Héritiers d’une tradition familiale chrétienne catholique, mes parents tenaient à ce que leur fils reçoive une éducation religieuse. Pieuse sans être bigote, ma mère avait l’habitude d’égrener ses prières du soir sur un chapelet qui lui venait de sa grand mère. Mon père, ancien enfant de cœur, racontait toujours les mêmes anecdotes, mais y prenait tant de plaisir, que je me régalais de le voir retrouver ses yeux d’enfant le temps d’une narration. Je fus ondoyé, puis baptisé, et finalement inscrit au catéchisme pour y suivre un enseignement conforme aux recommandations de Vatican II. Je considérais ces leçons comme une succession de fables ponctuées de rituels sophistiqués, dont la signification m’échappait. Je m’ennuyais du caractère répétitif des thèmes et de la façon de les traiter. Les coloriages, découpages, collages, et tous les messages de paix et d’amour à la guimauve sonnaient creux à mes oreilles. Je pressentais là une tentative de manipulation, et l’imposture qui se cachait derrière. Pendant ce temps, les hommes œuvraient à leurs besognes mortifères. Les Américains faisait rimer Vietnam avec napalm, le Biafra mourrait de faim, certains prêtres me serraient d’un peu trop près et leurs baisers affectueux frôlaient souvent mes lèvres. Enfin, cerise sur le gâteau des hypocrisies ecclésiastiques, ma mère, en tant qu’épouse d’un homme divorcé, n’avait pas le droit de communier. L’enfant de neuf ans que j’étais avais du mal à se conformer au rôle d’angelot béat d’amour compassionnel qu’on voulait lui faire jouer. Dieu et moi n’habitions pas la même planète. Les enseignants se plaignaient de mon comportement. Ils me trouvaient indiscipliné, bavard, et surtout insolent. Un jour que je devais être particulièrement dissipé, le prête m’ordonna de me tenir debout au fond de la salle et de rester silencieux comme si j’étais, je le site, « une simple armoire à glace ». Quelques minutes plus tard, ayant probablement oublié son injonction, il me demanda de nommer l’apôtre qui trahit Jésus. » Mais mon père, une armoire à glace ne parle pas, à moins d’un miracle », lui répondis-je. Ma mère fut convoquée le soir même et c’est tout juste si on ne l’accusât pas d’avoir enfanté un démon.
La dernière année j’ai pourtant cru qu’il se passait quelque chose.
C’est dans un château de la proche banlieue parisienne que nous passâmes les deux jours de retraites prévus par le protocole. Il faisait beau, on mangeait bien, et tout le monde était détendu. Les messes, courtes et peu nombreuses, nous laissaient du temps pour jouer de longues heures dans l’immense parc.
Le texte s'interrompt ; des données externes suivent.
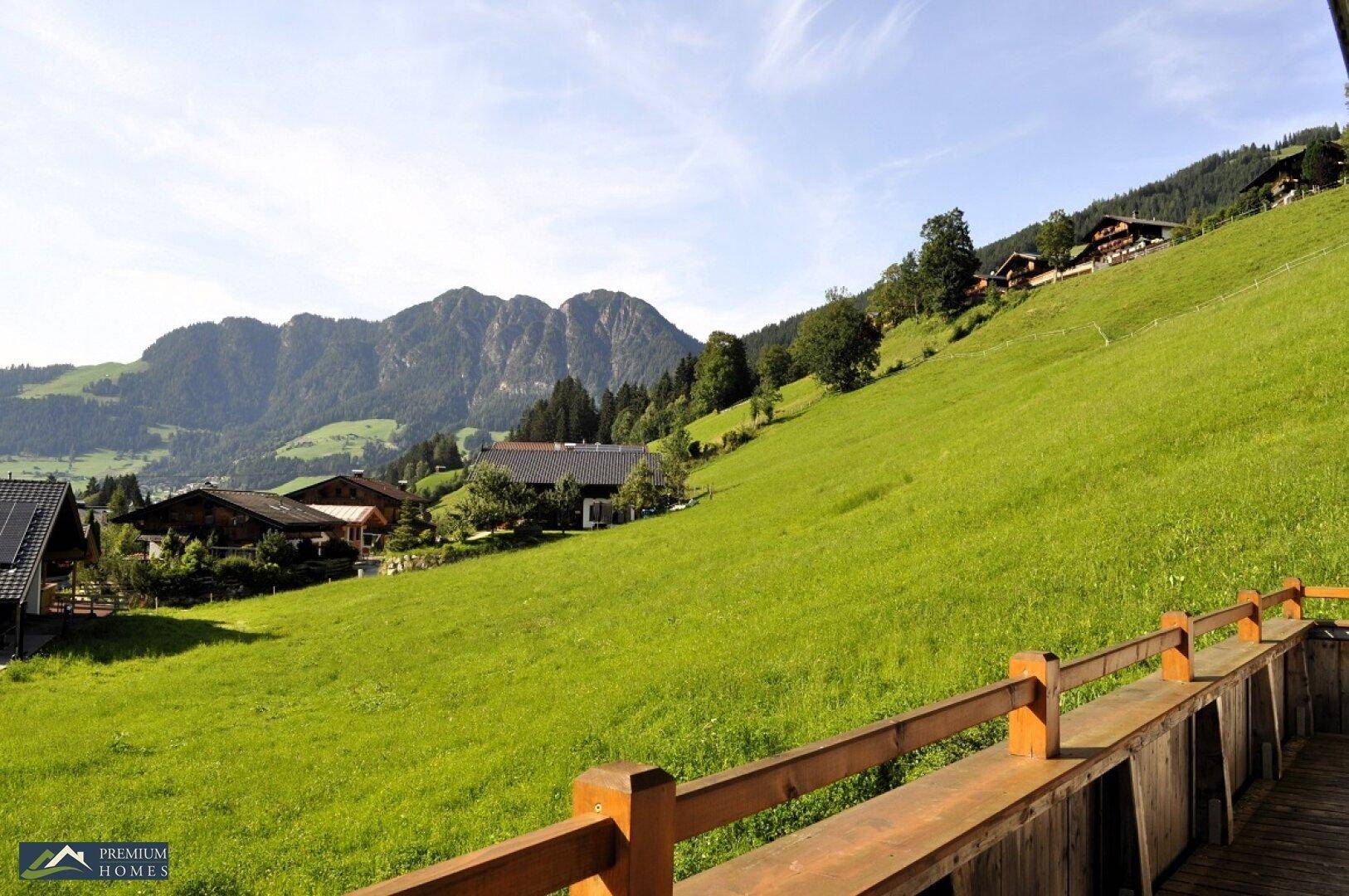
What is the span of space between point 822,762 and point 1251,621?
769 cm

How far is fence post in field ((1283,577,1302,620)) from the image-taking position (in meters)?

Quelques jours plus tard nous nous présentions devant la basilique du Sacré Cœur de Montmartre pour une une nuit d’adoration. Cette tradition, toujours vivante, existe depuis 1885, et permet aux croyants qui en font la demande, de se relayer chaque nuit dans la basilique, pour une heure de prière devant le saint sacrement. Nous dormions dans des chambres minuscules, sans autre confort qu’un sommier à lattes recouvert d’un mince matelas. Tout invitait à la frugalité et au recueillement. Je pris mon tour de prière entre une heure et deux heures du matin. Pour la première fois , dans le silence de la nuit, au milieu de cette crypte monumentale, j’eus le sentiment que quelque chose d’important se produisait. Était ce la fatigue, ou l’excitation des derniers jours ? Je sentais en moi une présence bienveillante et un sentiment de paix intérieure.

Le surlendemain je défilais en aube blanche avec mes camarades, sous les grandes orgues, dans l’allée centrale de l’église Saint Augustin. On me remis un missel, et je reçus de mes parents un médaillon en or à l’effigie de Saint Christophe. Je le porte toujours.

Il fallut attendre plus de trente ans et la survenue d’évènements familiaux douloureux tragiques pour ressentir à nouveau le besoin de prier vraiment. C’est dans ce moment d’intense crispation de l’âme que le corps réclame une nourriture immatérielle qui lui est aussi nécessaire que l’air ou que l’eau.
L’éducation religieuse, et ses rituels de passage, ne permettent peut être pas toujours de récolter de beaux fruits bien mures, mais celui qui a la chance de posséder un peu de cette chair, pourra peut être apaiser sa douleur.